===== Task data
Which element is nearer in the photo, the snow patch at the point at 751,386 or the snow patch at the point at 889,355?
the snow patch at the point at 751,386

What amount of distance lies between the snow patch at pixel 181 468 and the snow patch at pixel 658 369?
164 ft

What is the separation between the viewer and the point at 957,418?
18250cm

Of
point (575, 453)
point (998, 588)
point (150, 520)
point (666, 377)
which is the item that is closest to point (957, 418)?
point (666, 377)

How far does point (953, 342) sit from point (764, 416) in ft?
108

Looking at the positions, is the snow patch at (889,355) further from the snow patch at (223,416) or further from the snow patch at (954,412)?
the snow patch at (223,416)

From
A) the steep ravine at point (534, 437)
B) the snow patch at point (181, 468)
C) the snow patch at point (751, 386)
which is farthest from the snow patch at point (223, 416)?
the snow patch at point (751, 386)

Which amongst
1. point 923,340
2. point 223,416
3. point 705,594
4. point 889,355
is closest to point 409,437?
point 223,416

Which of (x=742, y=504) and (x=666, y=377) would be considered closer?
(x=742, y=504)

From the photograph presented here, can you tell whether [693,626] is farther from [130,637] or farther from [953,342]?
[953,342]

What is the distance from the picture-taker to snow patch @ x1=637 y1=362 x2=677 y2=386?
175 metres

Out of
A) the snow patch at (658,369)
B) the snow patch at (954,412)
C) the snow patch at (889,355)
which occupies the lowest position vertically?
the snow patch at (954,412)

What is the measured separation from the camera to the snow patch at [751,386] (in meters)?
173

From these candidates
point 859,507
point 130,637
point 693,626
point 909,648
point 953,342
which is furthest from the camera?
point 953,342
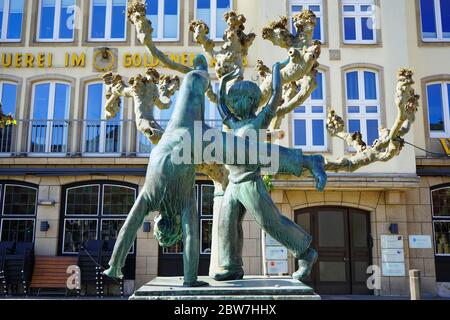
==========
■ **Your task**
Set out every line of the rows above as a numbered list, skipping blank lines and leaving out the pictures.

■ **Output of the exercise**
1. Which element is nearer in the photo, the snow patch at the point at 751,386 or the snow patch at the point at 889,355?
2. the snow patch at the point at 751,386
3. What amount of distance lies between the snow patch at pixel 181 468 and the snow patch at pixel 658 369?
4. 164 ft
5. What is the separation between the viewer and the point at 957,418?
6. 18250cm
7. Of
8. point (575, 453)
9. point (998, 588)
10. point (150, 520)
11. point (666, 377)
12. which is the item that is closest to point (957, 418)?
13. point (666, 377)
14. How far does point (953, 342) sit from point (764, 416) in ft?
15. 108
16. Looking at the positions, is the snow patch at (889,355) further from the snow patch at (223,416) or further from the snow patch at (954,412)?
17. the snow patch at (223,416)
18. From
19. A) the steep ravine at point (534, 437)
20. B) the snow patch at point (181, 468)
21. C) the snow patch at point (751, 386)
22. which is farthest from the snow patch at point (223, 416)?
23. the snow patch at point (751, 386)
24. Which amongst
25. 1. point 923,340
26. 2. point 223,416
27. 3. point 705,594
28. 4. point 889,355
29. is closest to point 409,437?
30. point 223,416
31. Which of (x=742, y=504) and (x=666, y=377) would be considered closer?
32. (x=742, y=504)
33. From the photograph presented here, can you tell whether [693,626] is farther from [130,637] or farther from [953,342]?
34. [953,342]
35. What is the distance from the picture-taker to snow patch @ x1=637 y1=362 x2=677 y2=386?
36. 175 metres
37. Out of
38. A) the snow patch at (658,369)
39. B) the snow patch at (954,412)
40. C) the snow patch at (889,355)
41. which occupies the lowest position vertically?
42. the snow patch at (954,412)
43. What is the measured separation from the camera to the snow patch at [751,386] (in meters)?
44. 173
45. From these candidates
46. point 859,507
47. point 130,637
48. point 693,626
49. point 909,648
50. point 953,342
51. which is furthest from the camera?
52. point 953,342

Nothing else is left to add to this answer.